Where will the coastal year-rounders live?
Adapted from Robert Whitcomb’s “Digital Diary,’’ in GoLocal24.com
‘Many coastal communities in New England face severe housing shortages for year-round residents of modest means. Around here, Nantucket, Martha’s Vineyard and Block Island are infamous for this problem.
Consider Stonington, Maine, on Deer Isle. There, 80 percent of its shorefront is now owned by non-residents (mostly summer people), as are 56 percent of that fishing (mostly lobsters) port’s downtown properties, according to a report in the Portland Press Herald
The usually affluent summer folks bid up real estate prices to levels unaffordable to most year-rounders.
So where will the carpenters, yard-work people, plumbers, electricians and schoolteachers live? Perhaps some elderly summer people will leave their summer McMansions to towns to be converted into affordable housing. Just joking. But something must be done if these towns are going to have enough of the locals who make communities viable for year-round and summer people. That includes zoning changes and/or having states subsidize the construction of new housing in some places.
Sliding down winter in Camden
Camden, Maine, on the Pine Tree State's Mid-Coast and, very unusual for New England, with (low) mountains behind its gorgeous harbor, is a famed summer place for the affluent "from away''. But it's beautiful and fun year round.
The high point of the winter is the annual U.S. National Toboggan Championships, this year to be held Feb. 9-11, as usual at the Camden Snow Bowl. It includes a party in the woods, with a bonfire, food and music. In warmer weather, admire Camden's famous schooner fleet.
LePage eyes big 'nonprofits' for property-tax revenue
"Misty Morning, Coast of Maine,'' by ARTHUR PARTON.
Maine Gov. Paul LePage can sometimes sound like a lunatic. The most amusing example of this might be his ouster of a mural depicting the Pine Tree State's labor history from the state Department of Labor's building in Augusta. He doesn't like unions!

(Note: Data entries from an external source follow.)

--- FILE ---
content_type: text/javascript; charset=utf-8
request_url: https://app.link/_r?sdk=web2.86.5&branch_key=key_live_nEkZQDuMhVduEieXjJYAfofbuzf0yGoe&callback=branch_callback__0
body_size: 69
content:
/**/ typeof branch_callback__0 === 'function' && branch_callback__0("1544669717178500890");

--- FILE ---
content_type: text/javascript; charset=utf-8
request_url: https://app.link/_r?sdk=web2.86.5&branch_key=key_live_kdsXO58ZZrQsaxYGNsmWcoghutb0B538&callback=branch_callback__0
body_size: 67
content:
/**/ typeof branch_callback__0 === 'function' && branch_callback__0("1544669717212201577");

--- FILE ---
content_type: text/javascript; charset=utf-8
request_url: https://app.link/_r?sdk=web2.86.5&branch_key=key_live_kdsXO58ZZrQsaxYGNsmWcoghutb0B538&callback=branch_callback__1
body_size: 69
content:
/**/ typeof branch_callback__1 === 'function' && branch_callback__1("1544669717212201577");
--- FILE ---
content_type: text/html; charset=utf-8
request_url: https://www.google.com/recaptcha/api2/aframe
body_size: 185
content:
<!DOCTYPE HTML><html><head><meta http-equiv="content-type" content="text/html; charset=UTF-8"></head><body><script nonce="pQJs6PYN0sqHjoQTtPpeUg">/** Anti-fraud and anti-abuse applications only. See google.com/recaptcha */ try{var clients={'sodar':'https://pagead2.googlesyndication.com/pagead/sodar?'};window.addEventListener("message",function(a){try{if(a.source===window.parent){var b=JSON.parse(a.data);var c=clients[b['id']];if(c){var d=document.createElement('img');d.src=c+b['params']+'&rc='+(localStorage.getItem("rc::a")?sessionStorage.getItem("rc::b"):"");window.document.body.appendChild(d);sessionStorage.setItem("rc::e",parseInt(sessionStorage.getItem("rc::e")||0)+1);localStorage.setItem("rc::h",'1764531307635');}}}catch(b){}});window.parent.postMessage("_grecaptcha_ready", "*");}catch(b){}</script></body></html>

It bears noting, by the way, that both times he's been elected governor he received a minority of votes but won anyway because his Democratic and independent foes split the relatively liberal vote, thus electing Mr. LePage, a Tea Party Republican, governor of a state that generally leans slightly left.
It's an interesting state socio-economically: some strips of wealth (especially in the summer) along the immediate coast from the New Hampshire line to Mt. Desert Island and pockets of affluence in a couple of towns on the eastern edge of the White Mountains but generally a lot of poverty inland and in northern Maine. Sort of an Arctic Appalachia set off from the cold-water Riviera of such plush towns as Camden and York and Bar Harbor.
However, the sometimes fiery Mr. LePage is on to something right in proposing to end the property-tax exemption of some big nonprofits.
The fact is that many big "nonprofits'' are hugely profitable for their senior executives, who pay themselves more than they'd earn in many equivalent positions of responsibility in the for-profit sector.
Rather than paying out profit to shareholders in dividends and capital gains, the organizations enrich the "nonprofit'' execs with fat, always inflation-proof pay and Cadillac "fringe'' benefits virtually unseen in the officially "for-profit'' sector.
Some of these big ''nonprofits'' can also be goldmines for members of their boards who use them to make and maintain business deals and even directly steer money to their enterprises.
Some big "nonprofits'' endlessly expand their administrative staffs into vast populations of vice presidents, etc., as part of the CEO's empire building. (A few years ago I was approached to work as an executive for a large, rich "nonprofit''. I was astonished at the overstaffing of administrators, the endless time burned up in meetings, the geological time taken to make even a minor decision. I'm more used to the much harsher and more decisive world of regular business, which, if anything, has become even more "heartless'' in the past 30 years.)
Most nonprofits, of course, are just scraping along. I have served on the boards of a few of these and hugely admire the work they do to keep their civic missions going, though they're probably are too many nonprofits. Lots of cannibalization of charitable money going on.
Rather, I'm talking here about some some big ones, especially in education and healthcare.
In any event, far too many citizens forget that when an outfit has ''nonprofit'' status or a sexy company gets a sweetheart tax break because a public official wants to take credit for the company's (usual broken) promise of new jobs, and get into a photo op, that others must make up the lost tax revenue to pay for the better schools, roads, bridges, health inspectors and so on that we all need.
All hail Governor LePage for raising this issue.